—¿Le ha visto usted en Oyarzun estos días?
—Sí; creo que tenía un negocio entre manos con un viejo y un francés.
—¿Y hacia dónde estará ese hombre?
—¿Qué hombre?
—Martín.
—Creo que ha ido a Echarri Aranaz.
Fueron los cuatro subiendo por el monte, camino de Lesaca. Malhombre les fue útil, porque conocía los mejores pasos. Al llegar cerca de Arichulegui les sorprendió una tempestad de rayos y de truenos y tuvieron que guarecerse en una borda de ganado hasta que pasara. Luego arreció la nevada.
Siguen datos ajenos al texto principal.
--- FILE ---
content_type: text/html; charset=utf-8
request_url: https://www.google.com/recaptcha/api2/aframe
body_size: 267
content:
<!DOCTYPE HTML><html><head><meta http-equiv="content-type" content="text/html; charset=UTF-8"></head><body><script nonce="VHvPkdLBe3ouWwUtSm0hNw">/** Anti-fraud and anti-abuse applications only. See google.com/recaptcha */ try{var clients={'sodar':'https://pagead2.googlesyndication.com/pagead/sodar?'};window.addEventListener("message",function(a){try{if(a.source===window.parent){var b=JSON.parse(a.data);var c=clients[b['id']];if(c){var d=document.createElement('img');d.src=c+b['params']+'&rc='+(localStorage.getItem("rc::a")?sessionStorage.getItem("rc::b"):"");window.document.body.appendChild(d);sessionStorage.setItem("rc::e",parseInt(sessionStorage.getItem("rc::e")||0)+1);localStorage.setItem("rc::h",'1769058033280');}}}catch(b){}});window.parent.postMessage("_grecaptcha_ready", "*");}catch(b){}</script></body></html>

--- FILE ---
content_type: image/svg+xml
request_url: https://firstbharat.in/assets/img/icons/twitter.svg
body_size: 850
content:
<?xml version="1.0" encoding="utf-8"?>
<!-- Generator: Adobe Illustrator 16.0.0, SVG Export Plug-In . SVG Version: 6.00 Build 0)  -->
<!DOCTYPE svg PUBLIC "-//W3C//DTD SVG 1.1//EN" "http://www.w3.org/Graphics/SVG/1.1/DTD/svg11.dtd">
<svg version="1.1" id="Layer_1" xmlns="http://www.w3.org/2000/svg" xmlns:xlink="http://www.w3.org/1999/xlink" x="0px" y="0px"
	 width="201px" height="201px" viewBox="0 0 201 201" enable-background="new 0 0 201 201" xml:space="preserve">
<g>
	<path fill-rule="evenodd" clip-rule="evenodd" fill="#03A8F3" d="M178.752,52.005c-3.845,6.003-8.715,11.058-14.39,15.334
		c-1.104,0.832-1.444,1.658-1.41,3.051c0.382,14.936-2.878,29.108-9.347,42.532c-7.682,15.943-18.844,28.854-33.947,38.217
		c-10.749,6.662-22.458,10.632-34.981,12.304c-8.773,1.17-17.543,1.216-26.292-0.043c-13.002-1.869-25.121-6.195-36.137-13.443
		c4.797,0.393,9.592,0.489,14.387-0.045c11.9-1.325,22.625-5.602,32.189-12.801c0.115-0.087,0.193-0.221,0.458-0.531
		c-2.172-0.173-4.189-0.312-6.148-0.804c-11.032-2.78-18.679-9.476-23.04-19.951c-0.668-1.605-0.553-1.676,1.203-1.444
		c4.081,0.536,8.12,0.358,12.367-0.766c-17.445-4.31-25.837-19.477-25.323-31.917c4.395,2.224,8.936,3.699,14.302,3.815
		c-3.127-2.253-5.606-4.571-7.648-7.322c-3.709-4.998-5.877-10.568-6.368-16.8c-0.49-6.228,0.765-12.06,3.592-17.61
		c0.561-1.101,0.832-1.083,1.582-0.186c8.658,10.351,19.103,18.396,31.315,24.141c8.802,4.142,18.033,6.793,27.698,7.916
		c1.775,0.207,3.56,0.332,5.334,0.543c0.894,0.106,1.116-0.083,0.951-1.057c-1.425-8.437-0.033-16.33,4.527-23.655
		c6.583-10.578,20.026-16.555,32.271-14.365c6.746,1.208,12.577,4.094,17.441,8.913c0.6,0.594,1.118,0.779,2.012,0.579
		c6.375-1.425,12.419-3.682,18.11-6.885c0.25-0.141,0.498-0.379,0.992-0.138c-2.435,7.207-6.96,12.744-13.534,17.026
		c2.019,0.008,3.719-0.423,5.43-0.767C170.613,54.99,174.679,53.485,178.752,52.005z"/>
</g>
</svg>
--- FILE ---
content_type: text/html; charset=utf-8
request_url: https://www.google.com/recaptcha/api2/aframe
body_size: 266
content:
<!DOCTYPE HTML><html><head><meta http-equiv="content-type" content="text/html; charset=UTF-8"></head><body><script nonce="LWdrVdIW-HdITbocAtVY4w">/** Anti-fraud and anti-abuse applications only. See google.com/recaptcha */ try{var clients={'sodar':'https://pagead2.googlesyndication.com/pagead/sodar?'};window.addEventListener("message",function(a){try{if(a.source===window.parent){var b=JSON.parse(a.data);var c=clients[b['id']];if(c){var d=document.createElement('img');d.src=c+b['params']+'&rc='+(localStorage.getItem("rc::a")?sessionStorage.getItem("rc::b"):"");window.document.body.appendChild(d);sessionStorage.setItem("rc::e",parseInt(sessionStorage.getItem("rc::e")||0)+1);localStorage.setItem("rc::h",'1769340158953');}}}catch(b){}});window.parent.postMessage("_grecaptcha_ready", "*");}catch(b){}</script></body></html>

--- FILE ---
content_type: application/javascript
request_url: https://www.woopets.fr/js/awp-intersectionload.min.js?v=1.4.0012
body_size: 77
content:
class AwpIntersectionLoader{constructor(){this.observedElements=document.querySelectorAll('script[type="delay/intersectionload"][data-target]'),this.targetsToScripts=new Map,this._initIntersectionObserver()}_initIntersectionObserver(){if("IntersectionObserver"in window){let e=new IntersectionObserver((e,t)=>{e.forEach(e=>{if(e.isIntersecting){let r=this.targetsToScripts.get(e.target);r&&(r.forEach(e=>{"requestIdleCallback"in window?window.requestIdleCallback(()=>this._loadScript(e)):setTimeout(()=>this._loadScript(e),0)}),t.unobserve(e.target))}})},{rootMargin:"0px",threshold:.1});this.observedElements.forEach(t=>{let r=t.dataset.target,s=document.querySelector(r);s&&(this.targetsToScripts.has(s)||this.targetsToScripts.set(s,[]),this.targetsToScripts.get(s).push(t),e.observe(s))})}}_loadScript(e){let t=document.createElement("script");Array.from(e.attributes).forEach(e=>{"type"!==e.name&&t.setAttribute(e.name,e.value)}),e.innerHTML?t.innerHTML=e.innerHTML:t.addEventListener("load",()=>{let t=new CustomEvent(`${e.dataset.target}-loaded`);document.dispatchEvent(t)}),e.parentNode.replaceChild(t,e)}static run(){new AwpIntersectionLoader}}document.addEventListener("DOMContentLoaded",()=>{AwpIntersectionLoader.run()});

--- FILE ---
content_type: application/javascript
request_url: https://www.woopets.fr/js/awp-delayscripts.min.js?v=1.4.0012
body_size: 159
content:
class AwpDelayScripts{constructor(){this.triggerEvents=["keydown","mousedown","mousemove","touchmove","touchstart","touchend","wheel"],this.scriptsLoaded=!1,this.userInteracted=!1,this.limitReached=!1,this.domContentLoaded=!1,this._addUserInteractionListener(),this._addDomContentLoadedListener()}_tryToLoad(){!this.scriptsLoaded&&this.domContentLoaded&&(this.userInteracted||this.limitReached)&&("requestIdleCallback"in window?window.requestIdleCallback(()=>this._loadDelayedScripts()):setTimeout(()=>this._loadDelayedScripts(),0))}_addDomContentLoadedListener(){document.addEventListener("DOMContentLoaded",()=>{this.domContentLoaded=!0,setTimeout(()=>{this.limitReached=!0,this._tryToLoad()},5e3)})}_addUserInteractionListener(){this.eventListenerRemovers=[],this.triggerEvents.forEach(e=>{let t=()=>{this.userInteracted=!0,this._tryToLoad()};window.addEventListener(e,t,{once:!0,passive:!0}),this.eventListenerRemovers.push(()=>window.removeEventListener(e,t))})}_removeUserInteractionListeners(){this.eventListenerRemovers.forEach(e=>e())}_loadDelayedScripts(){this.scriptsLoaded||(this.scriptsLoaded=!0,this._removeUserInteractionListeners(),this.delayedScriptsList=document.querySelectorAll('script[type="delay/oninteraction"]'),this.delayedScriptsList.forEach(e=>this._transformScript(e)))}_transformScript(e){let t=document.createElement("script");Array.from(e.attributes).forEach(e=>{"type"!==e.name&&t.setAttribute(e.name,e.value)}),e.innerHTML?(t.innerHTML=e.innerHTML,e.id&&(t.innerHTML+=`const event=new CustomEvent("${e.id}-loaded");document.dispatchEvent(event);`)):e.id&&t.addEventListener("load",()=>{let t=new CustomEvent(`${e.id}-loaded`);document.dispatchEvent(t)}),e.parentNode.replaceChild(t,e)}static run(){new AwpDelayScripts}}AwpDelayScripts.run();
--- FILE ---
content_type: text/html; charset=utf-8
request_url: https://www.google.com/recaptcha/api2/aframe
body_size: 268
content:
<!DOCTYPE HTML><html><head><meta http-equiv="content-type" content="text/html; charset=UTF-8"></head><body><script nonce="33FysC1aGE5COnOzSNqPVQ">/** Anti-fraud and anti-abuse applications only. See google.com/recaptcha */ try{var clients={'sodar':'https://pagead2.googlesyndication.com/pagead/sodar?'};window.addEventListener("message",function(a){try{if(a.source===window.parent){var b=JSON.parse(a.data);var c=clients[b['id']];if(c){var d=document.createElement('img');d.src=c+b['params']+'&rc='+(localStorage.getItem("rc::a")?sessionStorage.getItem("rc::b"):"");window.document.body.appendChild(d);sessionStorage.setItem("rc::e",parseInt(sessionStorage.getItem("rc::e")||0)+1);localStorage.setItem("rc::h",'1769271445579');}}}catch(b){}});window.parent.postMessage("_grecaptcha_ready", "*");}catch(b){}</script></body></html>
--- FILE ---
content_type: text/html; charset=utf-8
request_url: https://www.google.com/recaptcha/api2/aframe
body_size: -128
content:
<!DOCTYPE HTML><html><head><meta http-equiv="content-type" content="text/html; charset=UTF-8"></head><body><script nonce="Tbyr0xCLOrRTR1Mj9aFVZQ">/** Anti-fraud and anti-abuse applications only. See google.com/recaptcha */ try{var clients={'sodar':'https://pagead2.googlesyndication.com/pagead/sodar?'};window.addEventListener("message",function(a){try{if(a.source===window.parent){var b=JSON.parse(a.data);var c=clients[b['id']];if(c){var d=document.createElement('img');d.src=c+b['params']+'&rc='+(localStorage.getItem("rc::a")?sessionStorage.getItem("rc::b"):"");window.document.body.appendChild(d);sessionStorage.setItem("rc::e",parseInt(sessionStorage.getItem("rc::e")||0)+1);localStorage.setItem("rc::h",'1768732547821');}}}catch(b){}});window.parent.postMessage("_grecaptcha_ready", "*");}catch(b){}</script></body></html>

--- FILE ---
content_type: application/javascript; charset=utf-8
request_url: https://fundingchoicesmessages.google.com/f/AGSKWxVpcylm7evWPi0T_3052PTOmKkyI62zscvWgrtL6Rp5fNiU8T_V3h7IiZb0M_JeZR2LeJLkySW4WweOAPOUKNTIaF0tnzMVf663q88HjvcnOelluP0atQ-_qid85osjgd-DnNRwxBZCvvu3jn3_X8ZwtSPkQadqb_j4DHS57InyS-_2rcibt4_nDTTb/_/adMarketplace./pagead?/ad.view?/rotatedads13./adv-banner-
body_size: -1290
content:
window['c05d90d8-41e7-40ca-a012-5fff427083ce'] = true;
Malhombre se comportó como persona alegre y jovial; sabía animar a todo el mundo. Ollarra rechazó varias veces sus servicios, no le necesitaba para nada.
Al llegar a la ermita de San Antón entraron en la venta próxima; comieron y se arrimaron a la lumbre, reconfortándose. Malhombre habló mucho y sonsacó a sus compañeros de viaje, con su habilidad de aldeano ladino, y averiguó quién era el principal de los tres y quién llevaba el dinero.
Al salir de la venta, ya oscurecido, Malhombre pidió un farol para ver bien por los senderos. Decidieron ir todos a pie, porque resultaba más peligroso marchar a caballo, y Ollarra fue el encargado de conducir las caballerías.